Need Excel formula to determine the most common 3 digits in position 3-5 of a numeric string?

193 Views Asked by At

I have a column of numeric data and need to determine the most common three digits that appear in positions 3-5 in any order. For example:

99123456
98321889
99456777
98231666
99221457
98997000

Most common would be 2 1 3

Struggling with count (if and sum(if(mid

3

There are 3 best solutions below

4
MGonet On

My proposal of formula is for newer versions of Excel (2021 or 365):

    =LET(data,$B$2:$B$7, s_10,SEQUENCE(10,,0), s_9,SEQUENCE(9,,0),
         fr,FREQUENCY(--MID(data,{3,4,5},1),s_9)-s_10/100,
         MATCH(LARGE(fr,{1;2;3}),fr,0)-1)  

Here data represents the range of data, {3,4,5} - positions of digits taken into account, {1;2;3} - list of ranks.
For a given numbers the most frequent digits are 2, 1, and 3.
If the digits occur as often, the smaller digits will be displayed first.

4
Mayukh Bhattacharya On

Assuming there is no Excel Constraints as per the tags posted, then using the following formula this can be accomplished as well using the incredible MMULT() function.

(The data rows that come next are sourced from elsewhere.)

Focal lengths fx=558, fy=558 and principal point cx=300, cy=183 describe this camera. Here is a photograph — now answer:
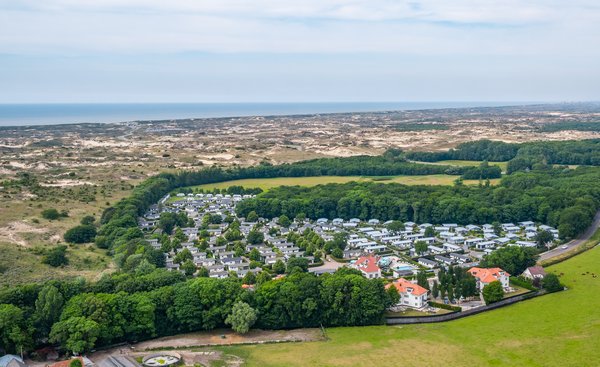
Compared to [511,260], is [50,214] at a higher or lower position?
higher

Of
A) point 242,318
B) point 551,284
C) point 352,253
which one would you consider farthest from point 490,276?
point 242,318

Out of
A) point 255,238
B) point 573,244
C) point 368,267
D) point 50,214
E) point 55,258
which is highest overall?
point 50,214

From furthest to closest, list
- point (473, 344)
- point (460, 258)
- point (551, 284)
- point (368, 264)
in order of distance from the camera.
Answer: point (460, 258)
point (368, 264)
point (551, 284)
point (473, 344)

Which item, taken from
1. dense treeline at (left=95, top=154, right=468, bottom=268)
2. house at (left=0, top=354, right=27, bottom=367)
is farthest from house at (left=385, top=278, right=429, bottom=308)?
house at (left=0, top=354, right=27, bottom=367)

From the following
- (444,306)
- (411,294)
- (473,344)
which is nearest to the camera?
(473,344)

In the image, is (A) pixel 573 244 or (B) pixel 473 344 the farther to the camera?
(A) pixel 573 244

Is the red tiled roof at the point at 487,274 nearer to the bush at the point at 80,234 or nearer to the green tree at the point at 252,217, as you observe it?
the green tree at the point at 252,217

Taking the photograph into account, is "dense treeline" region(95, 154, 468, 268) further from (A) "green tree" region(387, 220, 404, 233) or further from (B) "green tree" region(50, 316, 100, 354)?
(A) "green tree" region(387, 220, 404, 233)

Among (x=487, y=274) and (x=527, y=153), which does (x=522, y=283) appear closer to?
(x=487, y=274)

enter image description here


• Formula used in cell B1

=LET(
     α,TOCOL(MID(A1:A6,{3,4,5},1)+1),
     TAKE(SORT(UNIQUE(HSTACK(α,MMULT(N(α=TOROW(α)),α^0))),2,-1),3,1)-1)

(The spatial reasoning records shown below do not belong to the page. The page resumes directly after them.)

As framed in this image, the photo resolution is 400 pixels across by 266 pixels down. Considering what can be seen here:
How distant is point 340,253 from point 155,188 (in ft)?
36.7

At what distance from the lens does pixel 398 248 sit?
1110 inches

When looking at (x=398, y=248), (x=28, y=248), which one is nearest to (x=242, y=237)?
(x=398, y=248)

  • Extract digits at positions 3,4,5 using MID() and convert the same into a single column array using TOCOL() this defines the variable α.
  • Comparing each α with its equivalent horizontal array i.e. TOROW(α).
  • Using N() function converting each TRUE & FALSEs returned by the comparison to 1 & 0s so as it can be used to perform a Matrix Multiplication of both the arrays using MMULT() to return SUM of the values.
  • Using HSTACK() to horizontally stack both the arrays α & the one returned using MMULT() matrix.
  • Wrapped within UNIQUE() function to exclude duplicates and SORT() the array by the 2nd index in descending order (-1).
  • Lastly, using TAKE() to get the first 3 sorted ones.

6
David Leal On

This is another try, in cell C1 put the following formula:

=LET(A,A1:A6, nums,TOCOL(MID(A,SEQUENCE(,3,3),1)), uxNums,UNIQUE(nums),
 freq,MMULT(N(uxNums=TOROW(nums)),SEQUENCE(ROWS(nums),,,0)),
 TAKE(SORTBY(uxNums,freq,-1),3))

Here is the output: output

The formula MID(A,SEQUENCE(,3,3),1) (or just MID(A,{3,4,5},1)) splits the digits among columns for each row for 3-5 digit positions. The name nums represents a column array with all selected digits and uxNums the corresponding unique digits. The name freq counts the frequency for each unique digit. We want to sort them by the frequency (freq) so we can use SORTBY for that in descending order and finally take the first three rows via TAKE function.

Note: Instead of using MMULT to calculate freq, you can use: BYROW(N(uxNums=TOROW(nums)),LAMBDA(r,SUM(N(r=1))))

In situations like that, where you have an array (nums) and you want to count values. You cannot use any of the RACON functions since all of them expect a range as input. There is a trick for that combining XMATCH with FREQUENCY that we can use:

=LET(A,A1:A6, nums,TOCOL(MID(A,SEQUENCE(,3,3),1)), uxNums,UNIQUE(nums),
 idx,XMATCH(nums,uxNums), freq,DROP(FREQUENCY(idx,UNIQUE(idx)),-1),
 TAKE(SORTBY(uxNums,freq,-1),3))

For more details, you can check my answer to this question: How to search for the most common sequence of 6 letters in Excel file?. DROP is used to remove the last open bins, it is not necessary in this case, I just keep it for a general case.

From a performance perspective, the MMULT approach is about 50% faster than BYROW and XMATCH/FREQUENCY solutions.